Around the same time, in 1976, Morocco began settling hundreds of thousands of people in the Western Sahara. The United Nation’s peace plan for that region leaves those settlers in place and no international organization has said anything about Morocco’s settlement program there.

The ongoing Turkish occupation of Northern Cypress has also not been described as a violation of the Geneva Convention.

Kontorovich goes on, briefly describing Syria’s occupation of Lebanon, Vietnam’s occupation of Cambodia, Russia’s occupation of Crimea and parts of Georgia and others. None have been treated with the same condemnation and invocation of Article 49(6) as the Israeli-Palestinian situation.

“Attempting to interpret the scope and meaning of Article 49(6) from its application to a single situation is like trying to fix the position of a line knowing only a single point,” Kontorovich wrote in his most recent paper “Unsettled: A Global Study of Settlements in Occupied Territories.”
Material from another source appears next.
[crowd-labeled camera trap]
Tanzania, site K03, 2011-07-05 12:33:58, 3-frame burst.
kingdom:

In the paper, he further examines every example of occupation since the Fourth Geneva Convention that involves civilians moving into occupied territory. In this instance also, he says Israel appears to be the exception rather than the rule. Conversely, standard discussion on Article 49(6) defines the issue far too broadly, Kontorovich says, particularly because no one has ever been prosecuted for violating it.
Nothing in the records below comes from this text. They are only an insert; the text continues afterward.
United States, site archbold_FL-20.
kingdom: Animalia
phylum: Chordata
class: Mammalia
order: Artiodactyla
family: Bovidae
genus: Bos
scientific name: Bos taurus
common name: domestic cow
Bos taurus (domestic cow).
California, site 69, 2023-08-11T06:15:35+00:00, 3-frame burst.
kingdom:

The discussions, though heated, remain based solely on academic and political statements, again, entirely based on Israel. He notes that a strict interpretation of the text would suggest that the mere encouragement by a state of its civilians settling in occupied territory should in itself be a violation. But in all cases other than Israel, the UN follows a different interpretation.

“It is impossible to form an accurate understanding of Art. 49(6) of the Fourth Geneva Convention by simply studying Israeli settlements and the international reaction to them,” he says.

This one-sided view, for Kontorovich, therefore nullifies the entirety of Article 49(6) and requires that a new definition be applied for any legal opinion to be established. Until then, Kontorovich argues, Israel’s settlements should be considered as legal as anyone else’s.